Moody’s upgrades Sri Lanka’s credit rating after $12.55 billion debt restructuring

Credit ratings agency Moody’s has upgraded Sri Lanka’s long-term foreign currency issuer rating to ‘Caa1’ from ‘Ca’, with a stable outlook.
This move comes after the country successfully completed a $12.55 billion debt restructuring plan last week, as reported by Reuters.
In its report, Moody’s highlighted that Sri Lanka’s credit profile has improved due to reduced external vulnerability, lower government liquidity risk and better prospects for fiscal and debt sustainability.
“Sri Lanka’s credit fundamentals have improved over the past two years… external vulnerability and government liquidity risk have both declined from elevated levels,” the agency stated.
Sri Lanka faced its first-ever foreign debt default in May 2022 due to a heavy debt burden and a lack of foreign exchange reserves.
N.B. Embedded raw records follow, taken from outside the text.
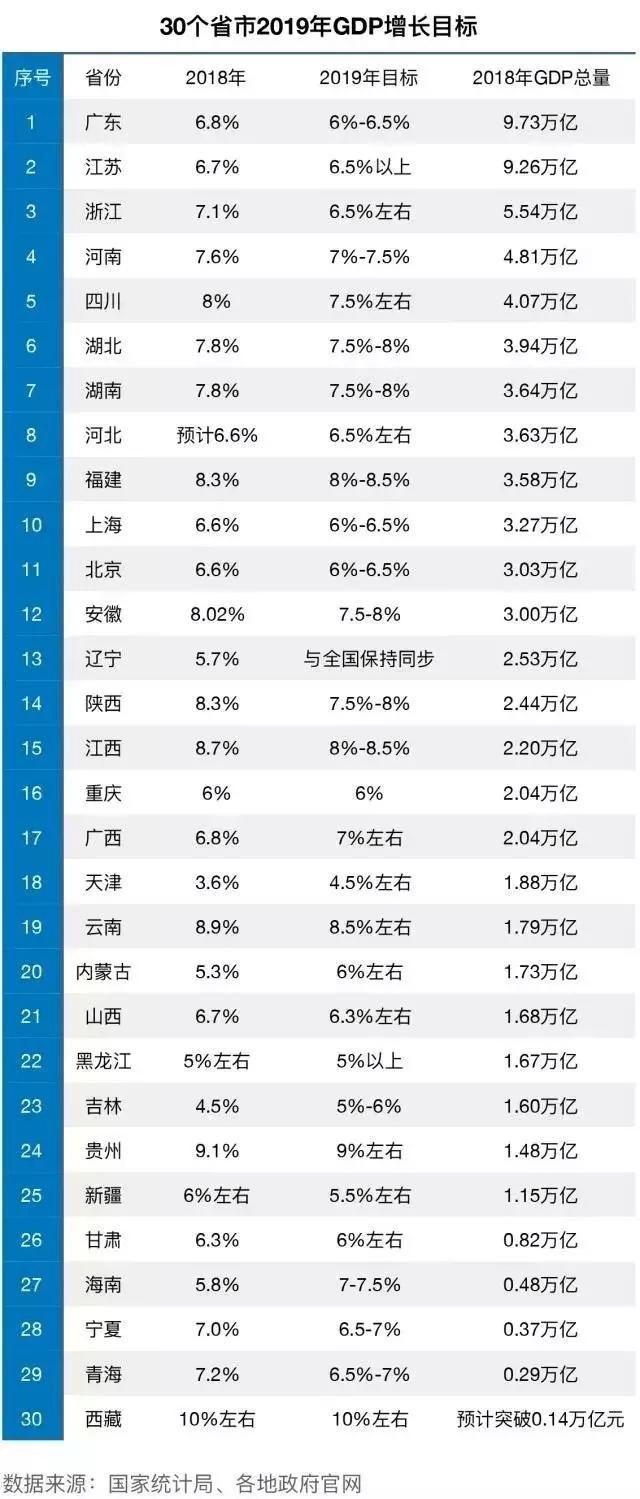 三亚经济总量值_三亚风景图片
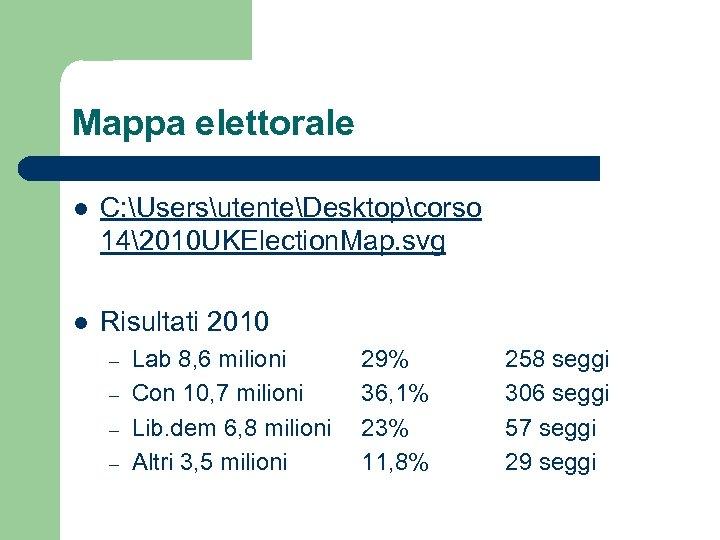 Mappa elettorale l C: UsersutenteDesktopcorso 142010 UKElection. Map. svg l Risultati 2010 – –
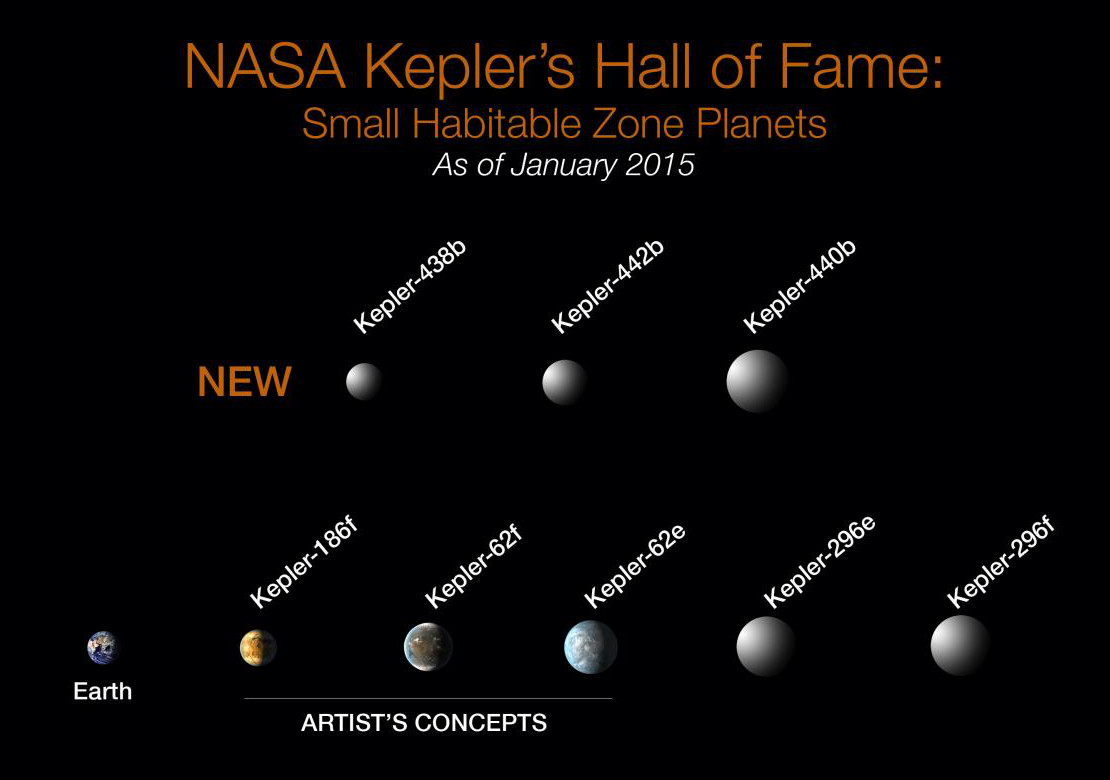 Kepler marks 1,000th exoplanet discovery with more small ...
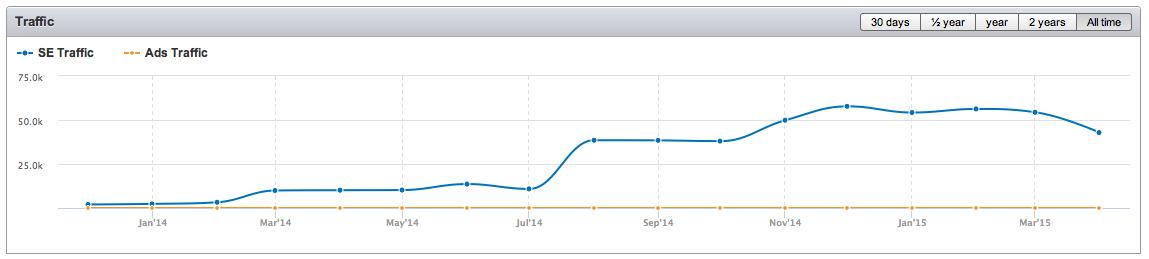SEM Rush organic traffic from top 20 organic search results for bodasnovias.com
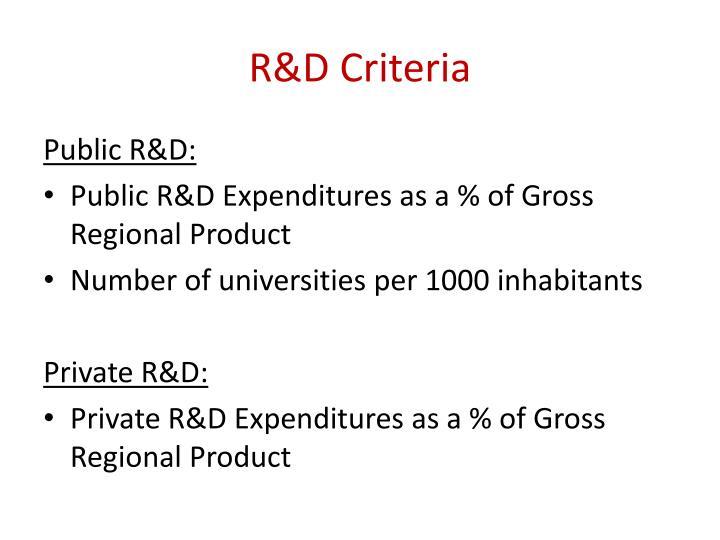 R&D Criteria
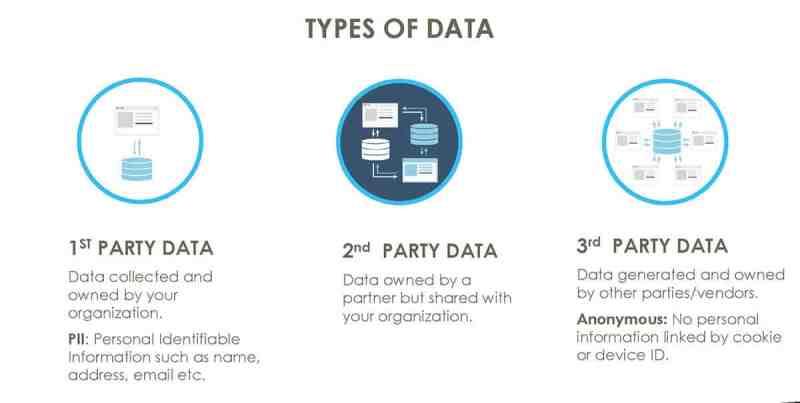 type of data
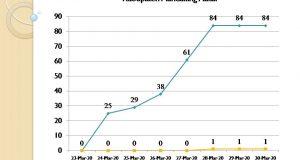 Grafik Percepatan Penanganan Covid-19 Kabupaten Mandailing Natal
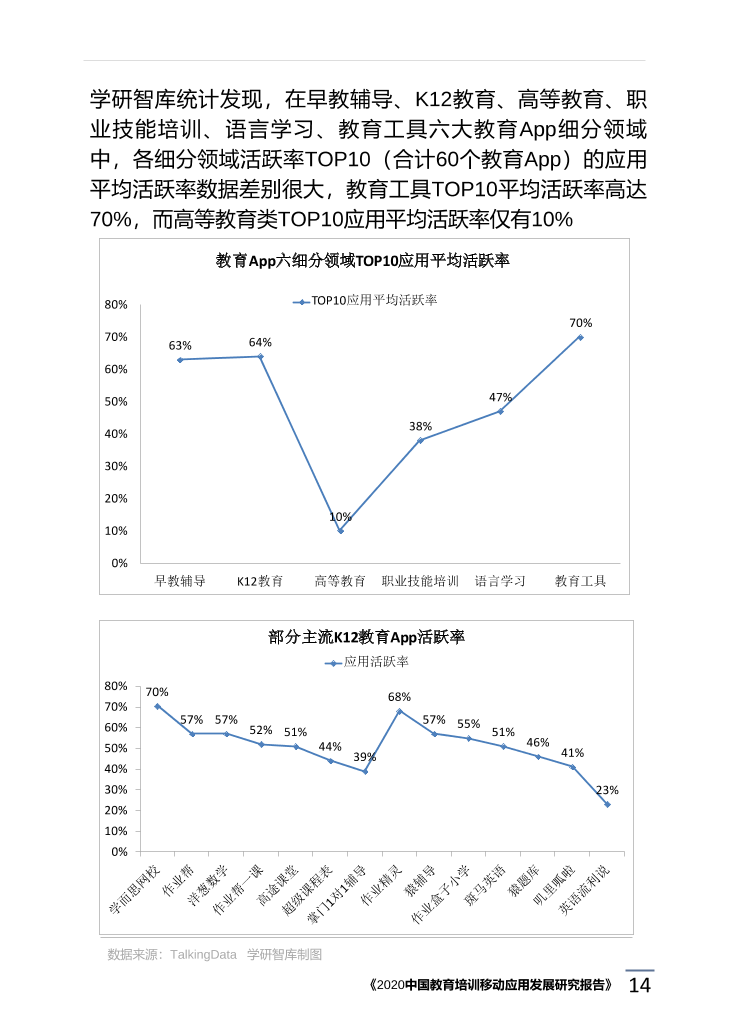 2020中国教育培训移动应用发展研究报告_1615171773783-18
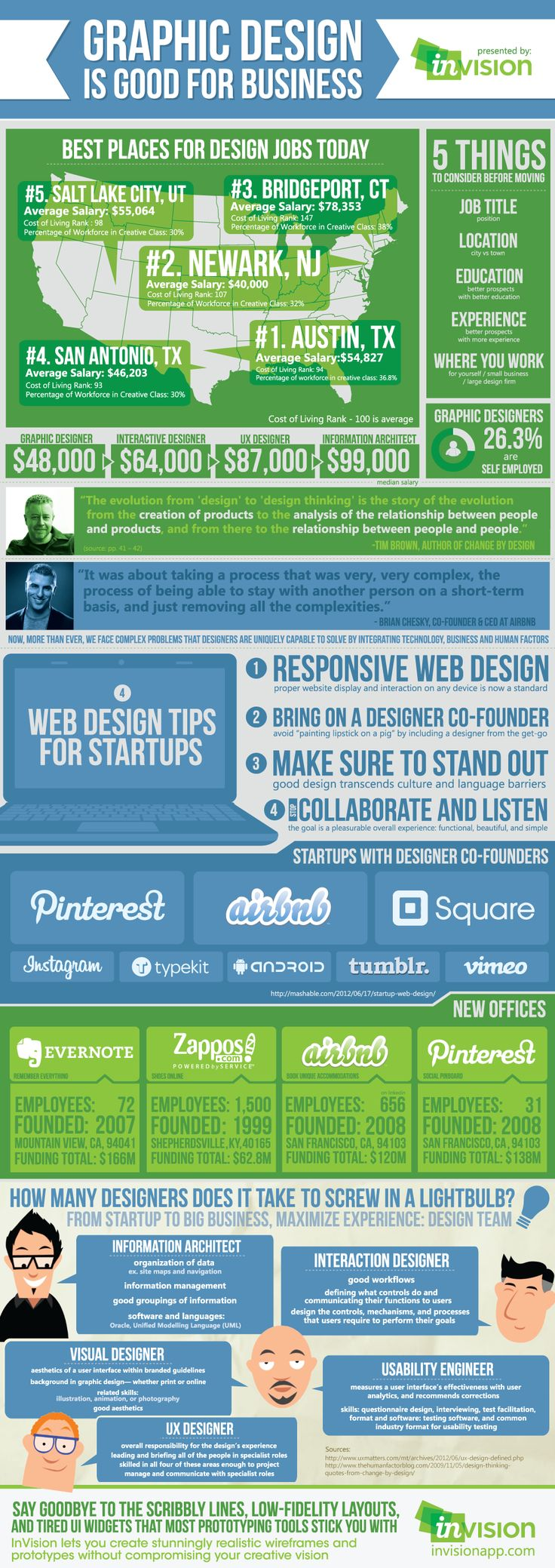 Graphic Design Is Good For Business [INFOGRAPHIC]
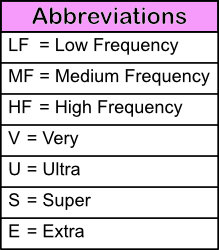 Abbreviations used in Helpful Colin's Chart of The Electromagnetic Spectrum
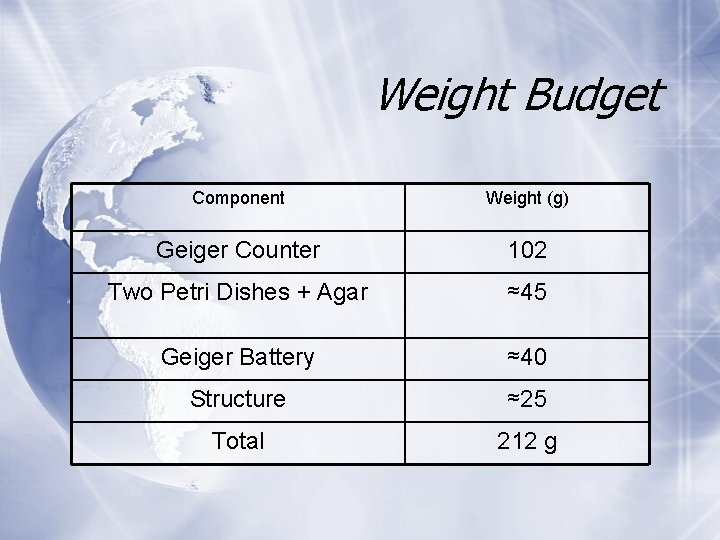 Weight Budget Component Weight (g) Geiger Counter 102 Two Petri Dishes + Agar ≈45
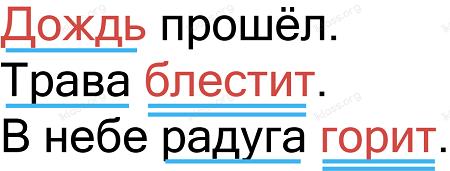 Ответ по Русскому языку 2 класс рабочая тетрадь Канакина 1 часть страница 12 упражнение 23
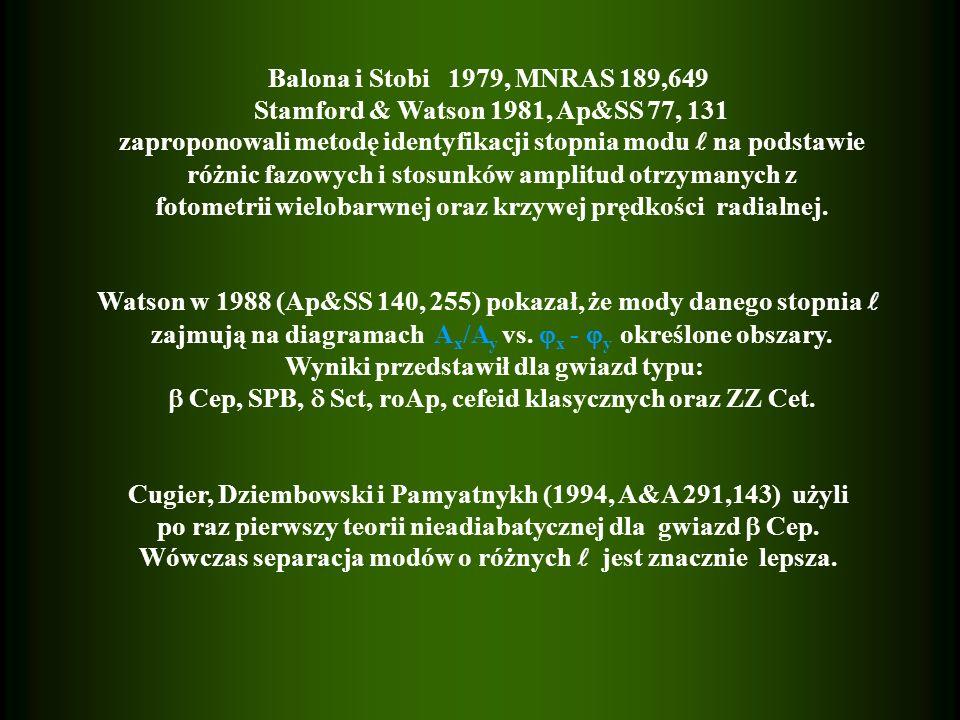 Balona i Stobi 1979, MNRAS 189,649 Stamford & Watson 1981, Ap&SS 77, 131 zaproponowali metodę identyfikacji stopnia modu na podstawie różnic fazowych i stosunków amplitud otrzymanych z fotometrii wielobarwnej oraz krzywej prędkości radialnej.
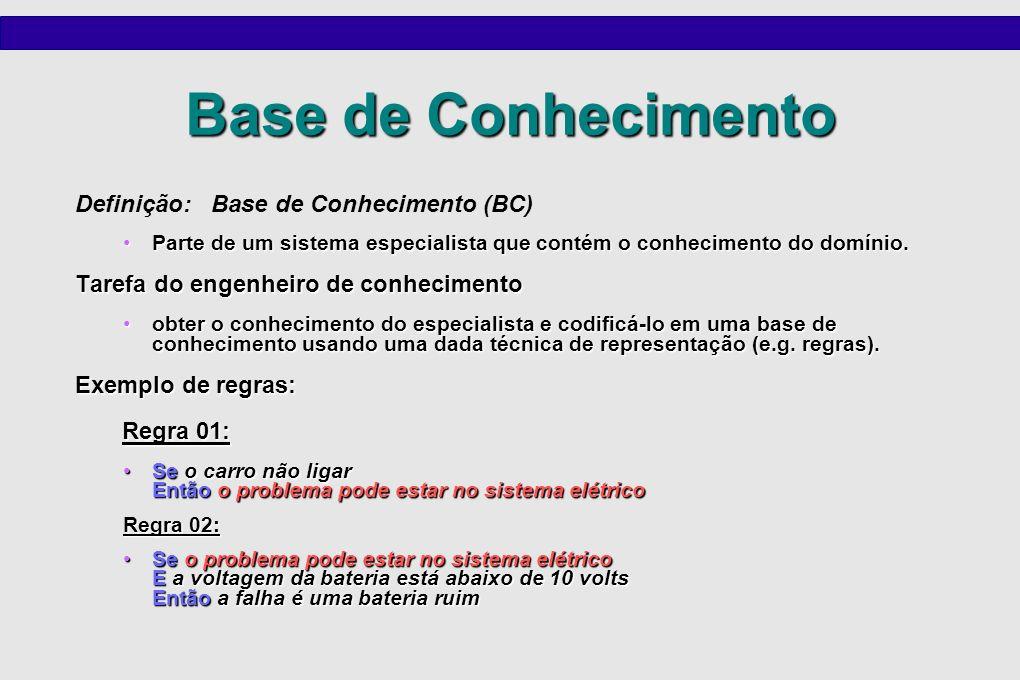 Base de Conhecimento Definição: Base de Conhecimento (BC) Parte de um sistema especialista que contém o conhecimento do domínio.Parte de um sistema es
However, the recent approval by bondholders to restructure international bonds marks a significant step in the country’s recovery from its worst financial crisis in decades.
The upgrade also concludes a review Moody’s initiated last month, during which it hinted at the possibility of an improved rating.
Last Friday, another ratings agency, Fitch, raised Sri Lanka’s long-term foreign-currency default rating to ‘CCC+’ from ‘restricted default,’ signaling growing confidence in the country’s economic recovery.